### WORK ORDER
All records below must be retyped exactly.

[Saved data entries]
● ● ●

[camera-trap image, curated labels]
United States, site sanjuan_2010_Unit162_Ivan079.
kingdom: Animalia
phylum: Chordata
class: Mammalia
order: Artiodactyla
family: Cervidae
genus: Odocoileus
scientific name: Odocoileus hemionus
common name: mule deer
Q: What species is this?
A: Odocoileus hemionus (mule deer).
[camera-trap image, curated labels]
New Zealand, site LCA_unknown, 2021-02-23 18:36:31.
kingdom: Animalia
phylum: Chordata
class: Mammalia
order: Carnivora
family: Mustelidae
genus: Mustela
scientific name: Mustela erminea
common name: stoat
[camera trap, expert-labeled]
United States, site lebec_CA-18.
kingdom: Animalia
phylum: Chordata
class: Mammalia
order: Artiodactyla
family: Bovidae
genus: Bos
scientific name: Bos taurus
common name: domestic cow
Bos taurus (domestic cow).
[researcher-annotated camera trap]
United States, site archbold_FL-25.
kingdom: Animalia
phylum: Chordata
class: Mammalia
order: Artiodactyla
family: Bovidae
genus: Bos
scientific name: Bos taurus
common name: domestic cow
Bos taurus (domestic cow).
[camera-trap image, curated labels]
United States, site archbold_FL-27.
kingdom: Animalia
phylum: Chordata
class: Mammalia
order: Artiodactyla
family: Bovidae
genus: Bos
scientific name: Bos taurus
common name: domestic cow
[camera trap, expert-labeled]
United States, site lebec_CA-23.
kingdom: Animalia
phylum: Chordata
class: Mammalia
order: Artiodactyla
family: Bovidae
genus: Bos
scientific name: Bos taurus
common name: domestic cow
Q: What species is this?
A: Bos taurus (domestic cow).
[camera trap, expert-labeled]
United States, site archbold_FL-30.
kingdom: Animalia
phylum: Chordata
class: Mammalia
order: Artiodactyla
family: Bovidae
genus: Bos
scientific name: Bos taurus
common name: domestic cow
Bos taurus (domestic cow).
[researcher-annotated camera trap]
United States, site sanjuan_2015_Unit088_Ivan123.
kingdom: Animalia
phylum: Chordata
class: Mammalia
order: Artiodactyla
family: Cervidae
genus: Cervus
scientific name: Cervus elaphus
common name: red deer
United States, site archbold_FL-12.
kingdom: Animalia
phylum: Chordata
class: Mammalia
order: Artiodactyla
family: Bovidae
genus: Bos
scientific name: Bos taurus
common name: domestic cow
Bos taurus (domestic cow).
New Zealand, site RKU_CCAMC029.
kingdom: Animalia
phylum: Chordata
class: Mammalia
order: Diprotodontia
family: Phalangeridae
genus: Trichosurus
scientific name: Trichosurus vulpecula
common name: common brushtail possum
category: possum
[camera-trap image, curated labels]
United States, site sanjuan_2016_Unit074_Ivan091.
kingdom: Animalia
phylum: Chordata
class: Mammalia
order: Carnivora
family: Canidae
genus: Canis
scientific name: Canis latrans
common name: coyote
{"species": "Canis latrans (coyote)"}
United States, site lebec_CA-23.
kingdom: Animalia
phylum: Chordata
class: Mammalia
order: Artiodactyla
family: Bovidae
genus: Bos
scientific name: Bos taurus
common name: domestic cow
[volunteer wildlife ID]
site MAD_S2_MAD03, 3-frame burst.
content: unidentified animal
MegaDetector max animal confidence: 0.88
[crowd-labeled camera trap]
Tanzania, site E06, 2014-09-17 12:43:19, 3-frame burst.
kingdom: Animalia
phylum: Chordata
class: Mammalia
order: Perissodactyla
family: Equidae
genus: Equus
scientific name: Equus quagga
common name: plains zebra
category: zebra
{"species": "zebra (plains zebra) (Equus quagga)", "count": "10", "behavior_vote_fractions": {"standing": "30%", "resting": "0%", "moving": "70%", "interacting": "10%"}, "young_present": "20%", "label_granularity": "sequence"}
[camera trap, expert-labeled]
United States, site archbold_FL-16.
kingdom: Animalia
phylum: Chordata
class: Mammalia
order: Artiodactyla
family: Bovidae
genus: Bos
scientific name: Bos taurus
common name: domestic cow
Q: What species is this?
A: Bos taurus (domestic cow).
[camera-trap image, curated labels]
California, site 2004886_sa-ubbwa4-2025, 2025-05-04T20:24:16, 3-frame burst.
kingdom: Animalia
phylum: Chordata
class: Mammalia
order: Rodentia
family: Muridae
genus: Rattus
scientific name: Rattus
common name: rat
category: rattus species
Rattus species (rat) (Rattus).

● ● ●

### TASK RESPONSE
[camera-trap image, curated labels]
United States, site sanjuan_2010_Unit162_Ivan079.
kingdom: Animalia
phylum: Chordata
class: Mammalia
order: Artiodactyla
family: Cervidae
genus: Odocoileus
scientific name: Odocoileus hemionus
common name: mule deer
Q: What species is this?
A: Odocoileus hemionus (mule deer).
[camera-trap image, curated labels]
New Zealand, site LCA_unknown, 2021-02-23 18:36:31.
kingdom: Animalia
phylum: Chordata
class: Mammalia
order: Carnivora
family: Mustelidae
genus: Mustela
scientific name: Mustela erminea
common name: stoat
[camera trap, expert-labeled]
United States, site lebec_CA-18.
kingdom: Animalia
phylum: Chordata
class: Mammalia
order: Artiodactyla
family: Bovidae
genus: Bos
scientific name: Bos taurus
common name: domestic cow
Bos taurus (domestic cow).
[researcher-annotated camera trap]
United States, site archbold_FL-25.
kingdom: Animalia
phylum: Chordata
class: Mammalia
order: Artiodactyla
family: Bovidae
genus: Bos
scientific name: Bos taurus
common name: domestic cow
Bos taurus (domestic cow).
[camera-trap image, curated labels]
United States, site archbold_FL-27.
kingdom: Animalia
phylum: Chordata
class: Mammalia
order: Artiodactyla
family: Bovidae
genus: Bos
scientific name: Bos taurus
common name: domestic cow
[camera trap, expert-labeled]
United States, site lebec_CA-23.
kingdom: Animalia
phylum: Chordata
class: Mammalia
order: Artiodactyla
family: Bovidae
genus: Bos
scientific name: Bos taurus
common name: domestic cow
Q: What species is this?
A: Bos taurus (domestic cow).
[camera trap, expert-labeled]
United States, site archbold_FL-30.
kingdom: Animalia
phylum: Chordata
class: Mammalia
order: Artiodactyla
family: Bovidae
genus: Bos
scientific name: Bos taurus
common name: domestic cow
Bos taurus (domestic cow).
[researcher-annotated camera trap]
United States, site sanjuan_2015_Unit088_Ivan123.
kingdom: Animalia
phylum: Chordata
class: Mammalia
order: Artiodactyla
family: Cervidae
genus: Cervus
scientific name: Cervus elaphus
common name: red deer
United States, site archbold_FL-12.
kingdom: Animalia
phylum: Chordata
class: Mammalia
order: Artiodactyla
family: Bovidae
genus: Bos
scientific name: Bos taurus
common name: domestic cow
Bos taurus (domestic cow).
New Zealand, site RKU_CCAMC029.
kingdom: Animalia
phylum: Chordata
class: Mammalia
order: Diprotodontia
family: Phalangeridae
genus: Trichosurus
scientific name: Trichosurus vulpecula
common name: common brushtail possum
category: possum
[camera-trap image, curated labels]
United States, site sanjuan_2016_Unit074_Ivan091.
kingdom: Animalia
phylum: Chordata
class: Mammalia
order: Carnivora
family: Canidae
genus: Canis
scientific name: Canis latrans
common name: coyote
{"species": "Canis latrans (coyote)"}
United States, site lebec_CA-23.
kingdom: Animalia
phylum: Chordata
class: Mammalia
order: Artiodactyla
family: Bovidae
genus: Bos
scientific name: Bos taurus
common name: domestic cow
[volunteer wildlife ID]
site MAD_S2_MAD03, 3-frame burst.
content: unidentified animal
MegaDetector max animal confidence: 0.88
[crowd-labeled camera trap]
Tanzania, site E06, 2014-09-17 12:43:19, 3-frame burst.
kingdom: Animalia
phylum: Chordata
class: Mammalia
order: Perissodactyla
family: Equidae
genus: Equus
scientific name: Equus quagga
common name: plains zebra
category: zebra
{"species": "zebra (plains zebra) (Equus quagga)", "count": "10", "behavior_vote_fractions": {"standing": "30%", "resting": "0%", "moving": "70%", "interacting": "10%"}, "young_present": "20%", "label_granularity": "sequence"}
[camera trap, expert-labeled]
United States, site archbold_FL-16.
kingdom: Animalia
phylum: Chordata
class: Mammalia
order: Artiodactyla
family: Bovidae
genus: Bos
scientific name: Bos taurus
common name: domestic cow
Q: What species is this?
A: Bos taurus (domestic cow).
[camera-trap image, curated labels]
California, site 2004886_sa-ubbwa4-2025, 2025-05-04T20:24:16, 3-frame burst.
kingdom: Animalia
phylum: Chordata
class: Mammalia
order: Rodentia
family: Muridae
genus: Rattus
scientific name: Rattus
common name: rat
category: rattus species
Rattus species (rat) (Rattus).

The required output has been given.